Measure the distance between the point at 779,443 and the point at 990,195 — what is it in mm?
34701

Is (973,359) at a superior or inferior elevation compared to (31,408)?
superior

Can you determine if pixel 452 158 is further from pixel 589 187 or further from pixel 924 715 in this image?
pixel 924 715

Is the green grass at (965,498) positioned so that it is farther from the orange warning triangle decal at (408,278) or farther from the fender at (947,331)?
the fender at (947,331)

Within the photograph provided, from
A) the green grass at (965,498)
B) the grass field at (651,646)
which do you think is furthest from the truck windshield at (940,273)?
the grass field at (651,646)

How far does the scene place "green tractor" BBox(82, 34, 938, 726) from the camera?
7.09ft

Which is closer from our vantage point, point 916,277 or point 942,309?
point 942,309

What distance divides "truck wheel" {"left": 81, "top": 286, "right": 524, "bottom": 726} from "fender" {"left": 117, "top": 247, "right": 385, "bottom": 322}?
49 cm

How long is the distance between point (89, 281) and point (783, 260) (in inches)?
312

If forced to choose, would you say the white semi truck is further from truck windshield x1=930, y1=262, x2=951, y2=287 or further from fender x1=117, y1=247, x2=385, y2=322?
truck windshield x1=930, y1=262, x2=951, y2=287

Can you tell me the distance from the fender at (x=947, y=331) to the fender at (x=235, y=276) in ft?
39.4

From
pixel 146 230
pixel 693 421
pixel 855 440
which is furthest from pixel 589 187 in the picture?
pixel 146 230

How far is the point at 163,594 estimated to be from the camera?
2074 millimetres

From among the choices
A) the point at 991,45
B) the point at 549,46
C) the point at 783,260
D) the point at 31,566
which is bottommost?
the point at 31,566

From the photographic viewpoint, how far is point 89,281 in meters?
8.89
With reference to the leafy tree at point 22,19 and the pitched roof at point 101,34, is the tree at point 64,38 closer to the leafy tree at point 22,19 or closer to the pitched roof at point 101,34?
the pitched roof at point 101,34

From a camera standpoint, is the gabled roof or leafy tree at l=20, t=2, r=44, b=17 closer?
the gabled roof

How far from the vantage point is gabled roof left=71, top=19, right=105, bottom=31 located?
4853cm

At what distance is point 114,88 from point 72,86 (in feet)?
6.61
------------------------------------------------------------
__Exercise__
Copy the data from the line containing "Within the photograph provided, from" through the end, changing every "fender" to "mudguard" and keeping everything else the same.

__Correct response__
Within the photograph provided, from
A) the green grass at (965,498)
B) the grass field at (651,646)
which do you think is furthest from the truck windshield at (940,273)?
the grass field at (651,646)

How far does the scene place "green tractor" BBox(82, 34, 938, 726) from the camera?
7.09ft

Which is closer from our vantage point, point 916,277 or point 942,309?
point 942,309

What distance divides "truck wheel" {"left": 81, "top": 286, "right": 524, "bottom": 726} from "mudguard" {"left": 117, "top": 247, "right": 385, "bottom": 322}?
49 cm

How long is the distance between point (89, 281) and point (783, 260) (in inches)?
312

If forced to choose, would you say the white semi truck is further from truck windshield x1=930, y1=262, x2=951, y2=287 or further from mudguard x1=117, y1=247, x2=385, y2=322?
truck windshield x1=930, y1=262, x2=951, y2=287

Can you tell me the distance from the mudguard at (x=947, y=331) to the mudguard at (x=235, y=276) in ft?
39.4

From
pixel 146 230
pixel 693 421
pixel 855 440
which is furthest from pixel 589 187 in the picture?
pixel 146 230

How far is the point at 163,594 estimated to be from the camera?
2074 millimetres

From among the choices
A) the point at 991,45
B) the point at 549,46
C) the point at 783,260
D) the point at 31,566
which is bottommost?
the point at 31,566

From the photographic viewpoint, how far is point 89,281 in meters?
8.89
With reference to the leafy tree at point 22,19 and the pitched roof at point 101,34, is the tree at point 64,38 closer to the leafy tree at point 22,19 or closer to the pitched roof at point 101,34?
the pitched roof at point 101,34

From a camera standpoint, is the gabled roof or leafy tree at l=20, t=2, r=44, b=17 closer?
the gabled roof

How far from the vantage point is gabled roof left=71, top=19, right=105, bottom=31 located?
4853cm

At what distance is point 114,88 from point 72,86 (in feet)?
6.61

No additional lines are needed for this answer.